[Source material — start]
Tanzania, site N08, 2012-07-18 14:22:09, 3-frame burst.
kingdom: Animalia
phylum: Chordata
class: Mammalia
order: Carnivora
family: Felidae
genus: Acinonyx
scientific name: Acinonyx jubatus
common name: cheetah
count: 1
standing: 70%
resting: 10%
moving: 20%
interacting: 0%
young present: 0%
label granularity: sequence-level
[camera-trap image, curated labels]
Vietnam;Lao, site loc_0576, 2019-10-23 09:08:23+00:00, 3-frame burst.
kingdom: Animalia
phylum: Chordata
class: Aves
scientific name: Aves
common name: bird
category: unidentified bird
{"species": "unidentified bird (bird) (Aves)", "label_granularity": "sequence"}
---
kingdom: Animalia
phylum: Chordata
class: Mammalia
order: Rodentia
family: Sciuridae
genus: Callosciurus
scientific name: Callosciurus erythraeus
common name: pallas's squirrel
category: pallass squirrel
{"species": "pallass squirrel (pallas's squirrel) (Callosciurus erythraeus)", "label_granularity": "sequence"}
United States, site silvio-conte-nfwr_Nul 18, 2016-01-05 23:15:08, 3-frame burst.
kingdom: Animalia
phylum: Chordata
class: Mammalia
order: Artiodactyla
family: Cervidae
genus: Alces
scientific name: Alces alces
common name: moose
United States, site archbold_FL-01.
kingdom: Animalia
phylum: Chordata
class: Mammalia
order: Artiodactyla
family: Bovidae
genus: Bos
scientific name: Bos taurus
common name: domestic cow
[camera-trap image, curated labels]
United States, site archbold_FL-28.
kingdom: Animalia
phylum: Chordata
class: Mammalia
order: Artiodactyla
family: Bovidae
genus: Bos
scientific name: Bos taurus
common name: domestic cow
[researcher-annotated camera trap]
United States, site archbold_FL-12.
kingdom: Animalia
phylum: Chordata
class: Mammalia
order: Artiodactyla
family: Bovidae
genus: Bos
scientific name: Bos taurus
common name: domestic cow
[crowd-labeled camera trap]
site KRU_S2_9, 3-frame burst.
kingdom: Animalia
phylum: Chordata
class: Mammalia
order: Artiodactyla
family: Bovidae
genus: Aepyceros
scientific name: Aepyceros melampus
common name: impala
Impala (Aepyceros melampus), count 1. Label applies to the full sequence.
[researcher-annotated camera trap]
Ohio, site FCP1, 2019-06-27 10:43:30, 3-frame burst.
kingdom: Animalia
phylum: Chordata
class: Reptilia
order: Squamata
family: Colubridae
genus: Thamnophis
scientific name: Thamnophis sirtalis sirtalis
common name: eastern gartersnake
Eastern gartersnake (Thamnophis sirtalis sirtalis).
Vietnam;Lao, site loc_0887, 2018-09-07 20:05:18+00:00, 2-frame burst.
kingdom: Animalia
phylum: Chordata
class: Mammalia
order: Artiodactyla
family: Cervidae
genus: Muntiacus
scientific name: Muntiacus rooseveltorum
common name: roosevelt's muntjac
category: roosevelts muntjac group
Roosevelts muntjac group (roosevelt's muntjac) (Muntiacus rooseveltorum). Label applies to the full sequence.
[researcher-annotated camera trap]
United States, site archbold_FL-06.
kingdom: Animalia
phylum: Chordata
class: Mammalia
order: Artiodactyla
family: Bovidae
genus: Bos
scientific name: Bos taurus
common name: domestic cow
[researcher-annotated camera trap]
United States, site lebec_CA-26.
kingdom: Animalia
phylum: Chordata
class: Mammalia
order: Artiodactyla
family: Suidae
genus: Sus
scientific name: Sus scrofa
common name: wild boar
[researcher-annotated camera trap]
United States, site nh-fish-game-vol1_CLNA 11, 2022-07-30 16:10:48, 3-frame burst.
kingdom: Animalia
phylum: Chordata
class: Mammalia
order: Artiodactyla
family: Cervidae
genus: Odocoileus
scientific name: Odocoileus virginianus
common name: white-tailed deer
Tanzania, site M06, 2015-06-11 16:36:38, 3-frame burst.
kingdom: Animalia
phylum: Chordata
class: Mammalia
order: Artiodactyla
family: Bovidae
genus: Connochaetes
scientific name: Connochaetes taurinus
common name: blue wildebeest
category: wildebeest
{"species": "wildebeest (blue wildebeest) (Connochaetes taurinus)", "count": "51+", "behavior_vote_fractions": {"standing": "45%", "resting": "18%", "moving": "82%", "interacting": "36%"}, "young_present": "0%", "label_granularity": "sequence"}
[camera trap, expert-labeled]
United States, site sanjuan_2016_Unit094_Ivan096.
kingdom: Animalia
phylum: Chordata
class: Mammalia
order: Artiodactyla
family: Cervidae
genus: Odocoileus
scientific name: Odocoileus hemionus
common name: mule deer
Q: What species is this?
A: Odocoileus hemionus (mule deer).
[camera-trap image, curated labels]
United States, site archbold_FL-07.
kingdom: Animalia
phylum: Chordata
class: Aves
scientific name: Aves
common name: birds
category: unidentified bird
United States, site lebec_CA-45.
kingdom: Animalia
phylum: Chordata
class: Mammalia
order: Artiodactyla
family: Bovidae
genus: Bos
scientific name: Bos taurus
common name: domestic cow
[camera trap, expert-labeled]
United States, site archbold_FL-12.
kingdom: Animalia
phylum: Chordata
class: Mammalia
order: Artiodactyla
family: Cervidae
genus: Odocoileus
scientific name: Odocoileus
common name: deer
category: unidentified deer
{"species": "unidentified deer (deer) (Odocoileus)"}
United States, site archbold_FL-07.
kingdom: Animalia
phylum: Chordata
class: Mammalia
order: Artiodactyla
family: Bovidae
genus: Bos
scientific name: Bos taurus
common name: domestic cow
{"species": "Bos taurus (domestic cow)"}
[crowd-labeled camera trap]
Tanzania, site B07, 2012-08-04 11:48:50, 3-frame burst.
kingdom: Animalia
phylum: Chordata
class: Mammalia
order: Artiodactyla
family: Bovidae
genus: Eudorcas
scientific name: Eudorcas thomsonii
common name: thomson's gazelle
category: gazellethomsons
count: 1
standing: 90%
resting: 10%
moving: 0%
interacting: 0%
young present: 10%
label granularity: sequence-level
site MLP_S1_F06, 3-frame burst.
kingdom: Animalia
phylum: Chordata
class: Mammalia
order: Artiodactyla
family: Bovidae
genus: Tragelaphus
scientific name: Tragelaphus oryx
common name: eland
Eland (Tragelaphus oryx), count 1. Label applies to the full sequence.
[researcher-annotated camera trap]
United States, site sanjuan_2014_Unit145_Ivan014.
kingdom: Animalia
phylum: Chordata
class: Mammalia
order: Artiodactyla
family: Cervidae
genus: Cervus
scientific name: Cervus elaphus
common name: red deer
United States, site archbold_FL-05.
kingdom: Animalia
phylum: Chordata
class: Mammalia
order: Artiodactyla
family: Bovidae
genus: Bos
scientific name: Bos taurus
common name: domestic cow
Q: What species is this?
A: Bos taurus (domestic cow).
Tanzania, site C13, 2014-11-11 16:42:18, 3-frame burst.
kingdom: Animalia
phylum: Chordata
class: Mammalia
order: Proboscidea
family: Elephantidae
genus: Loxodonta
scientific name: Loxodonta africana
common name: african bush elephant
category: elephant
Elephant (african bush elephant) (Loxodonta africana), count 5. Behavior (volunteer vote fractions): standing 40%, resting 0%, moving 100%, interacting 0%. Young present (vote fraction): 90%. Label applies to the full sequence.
[Source material — finish]
Your task is to retype the records precisely as they stand.

### Problem solution:
Tanzania, site N08, 2012-07-18 14:22:09, 3-frame burst.
kingdom: Animalia
phylum: Chordata
class: Mammalia
order: Carnivora
family: Felidae
genus: Acinonyx
scientific name: Acinonyx jubatus
common name: cheetah
count: 1
standing: 70%
resting: 10%
moving: 20%
interacting: 0%
young present: 0%
label granularity: sequence-level
[camera-trap image, curated labels]
Vietnam;Lao, site loc_0576, 2019-10-23 09:08:23+00:00, 3-frame burst.
kingdom: Animalia
phylum: Chordata
class: Aves
scientific name: Aves
common name: bird
category: unidentified bird
{"species": "unidentified bird (bird) (Aves)", "label_granularity": "sequence"}
---
kingdom: Animalia
phylum: Chordata
class: Mammalia
order: Rodentia
family: Sciuridae
genus: Callosciurus
scientific name: Callosciurus erythraeus
common name: pallas's squirrel
category: pallass squirrel
{"species": "pallass squirrel (pallas's squirrel) (Callosciurus erythraeus)", "label_granularity": "sequence"}
United States, site silvio-conte-nfwr_Nul 18, 2016-01-05 23:15:08, 3-frame burst.
kingdom: Animalia
phylum: Chordata
class: Mammalia
order: Artiodactyla
family: Cervidae
genus: Alces
scientific name: Alces alces
common name: moose
United States, site archbold_FL-01.
kingdom: Animalia
phylum: Chordata
class: Mammalia
order: Artiodactyla
family: Bovidae
genus: Bos
scientific name: Bos taurus
common name: domestic cow
[camera-trap image, curated labels]
United States, site archbold_FL-28.
kingdom: Animalia
phylum: Chordata
class: Mammalia
order: Artiodactyla
family: Bovidae
genus: Bos
scientific name: Bos taurus
common name: domestic cow
[researcher-annotated camera trap]
United States, site archbold_FL-12.
kingdom: Animalia
phylum: Chordata
class: Mammalia
order: Artiodactyla
family: Bovidae
genus: Bos
scientific name: Bos taurus
common name: domestic cow
[crowd-labeled camera trap]
site KRU_S2_9, 3-frame burst.
kingdom: Animalia
phylum: Chordata
class: Mammalia
order: Artiodactyla
family: Bovidae
genus: Aepyceros
scientific name: Aepyceros melampus
common name: impala
Impala (Aepyceros melampus), count 1. Label applies to the full sequence.
[researcher-annotated camera trap]
Ohio, site FCP1, 2019-06-27 10:43:30, 3-frame burst.
kingdom: Animalia
phylum: Chordata
class: Reptilia
order: Squamata
family: Colubridae
genus: Thamnophis
scientific name: Thamnophis sirtalis sirtalis
common name: eastern gartersnake
Eastern gartersnake (Thamnophis sirtalis sirtalis).
Vietnam;Lao, site loc_0887, 2018-09-07 20:05:18+00:00, 2-frame burst.
kingdom: Animalia
phylum: Chordata
class: Mammalia
order: Artiodactyla
family: Cervidae
genus: Muntiacus
scientific name: Muntiacus rooseveltorum
common name: roosevelt's muntjac
category: roosevelts muntjac group
Roosevelts muntjac group (roosevelt's muntjac) (Muntiacus rooseveltorum). Label applies to the full sequence.
[researcher-annotated camera trap]
United States, site archbold_FL-06.
kingdom: Animalia
phylum: Chordata
class: Mammalia
order: Artiodactyla
family: Bovidae
genus: Bos
scientific name: Bos taurus
common name: domestic cow
[researcher-annotated camera trap]
United States, site lebec_CA-26.
kingdom: Animalia
phylum: Chordata
class: Mammalia
order: Artiodactyla
family: Suidae
genus: Sus
scientific name: Sus scrofa
common name: wild boar
[researcher-annotated camera trap]
United States, site nh-fish-game-vol1_CLNA 11, 2022-07-30 16:10:48, 3-frame burst.
kingdom: Animalia
phylum: Chordata
class: Mammalia
order: Artiodactyla
family: Cervidae
genus: Odocoileus
scientific name: Odocoileus virginianus
common name: white-tailed deer
Tanzania, site M06, 2015-06-11 16:36:38, 3-frame burst.
kingdom: Animalia
phylum: Chordata
class: Mammalia
order: Artiodactyla
family: Bovidae
genus: Connochaetes
scientific name: Connochaetes taurinus
common name: blue wildebeest
category: wildebeest
{"species": "wildebeest (blue wildebeest) (Connochaetes taurinus)", "count": "51+", "behavior_vote_fractions": {"standing": "45%", "resting": "18%", "moving": "82%", "interacting": "36%"}, "young_present": "0%", "label_granularity": "sequence"}
[camera trap, expert-labeled]
United States, site sanjuan_2016_Unit094_Ivan096.
kingdom: Animalia
phylum: Chordata
class: Mammalia
order: Artiodactyla
family: Cervidae
genus: Odocoileus
scientific name: Odocoileus hemionus
common name: mule deer
Q: What species is this?
A: Odocoileus hemionus (mule deer).
[camera-trap image, curated labels]
United States, site archbold_FL-07.
kingdom: Animalia
phylum: Chordata
class: Aves
scientific name: Aves
common name: birds
category: unidentified bird
United States, site lebec_CA-45.
kingdom: Animalia
phylum: Chordata
class: Mammalia
order: Artiodactyla
family: Bovidae
genus: Bos
scientific name: Bos taurus
common name: domestic cow
[camera trap, expert-labeled]
United States, site archbold_FL-12.
kingdom: Animalia
phylum: Chordata
class: Mammalia
order: Artiodactyla
family: Cervidae
genus: Odocoileus
scientific name: Odocoileus
common name: deer
category: unidentified deer
{"species": "unidentified deer (deer) (Odocoileus)"}
United States, site archbold_FL-07.
kingdom: Animalia
phylum: Chordata
class: Mammalia
order: Artiodactyla
family: Bovidae
genus: Bos
scientific name: Bos taurus
common name: domestic cow
{"species": "Bos taurus (domestic cow)"}
[crowd-labeled camera trap]
Tanzania, site B07, 2012-08-04 11:48:50, 3-frame burst.
kingdom: Animalia
phylum: Chordata
class: Mammalia
order: Artiodactyla
family: Bovidae
genus: Eudorcas
scientific name: Eudorcas thomsonii
common name: thomson's gazelle
category: gazellethomsons
count: 1
standing: 90%
resting: 10%
moving: 0%
interacting: 0%
young present: 10%
label granularity: sequence-level
site MLP_S1_F06, 3-frame burst.
kingdom: Animalia
phylum: Chordata
class: Mammalia
order: Artiodactyla
family: Bovidae
genus: Tragelaphus
scientific name: Tragelaphus oryx
common name: eland
Eland (Tragelaphus oryx), count 1. Label applies to the full sequence.
[researcher-annotated camera trap]
United States, site sanjuan_2014_Unit145_Ivan014.
kingdom: Animalia
phylum: Chordata
class: Mammalia
order: Artiodactyla
family: Cervidae
genus: Cervus
scientific name: Cervus elaphus
common name: red deer
United States, site archbold_FL-05.
kingdom: Animalia
phylum: Chordata
class: Mammalia
order: Artiodactyla
family: Bovidae
genus: Bos
scientific name: Bos taurus
common name: domestic cow
Q: What species is this?
A: Bos taurus (domestic cow).
Tanzania, site C13, 2014-11-11 16:42:18, 3-frame burst.
kingdom: Animalia
phylum: Chordata
class: Mammalia
order: Proboscidea
family: Elephantidae
genus: Loxodonta
scientific name: Loxodonta africana
common name: african bush elephant
category: elephant
Elephant (african bush elephant) (Loxodonta africana), count 5. Behavior (volunteer vote fractions): standing 40%, resting 0%, moving 100%, interacting 0%. Young present (vote fraction): 90%. Label applies to the full sequence.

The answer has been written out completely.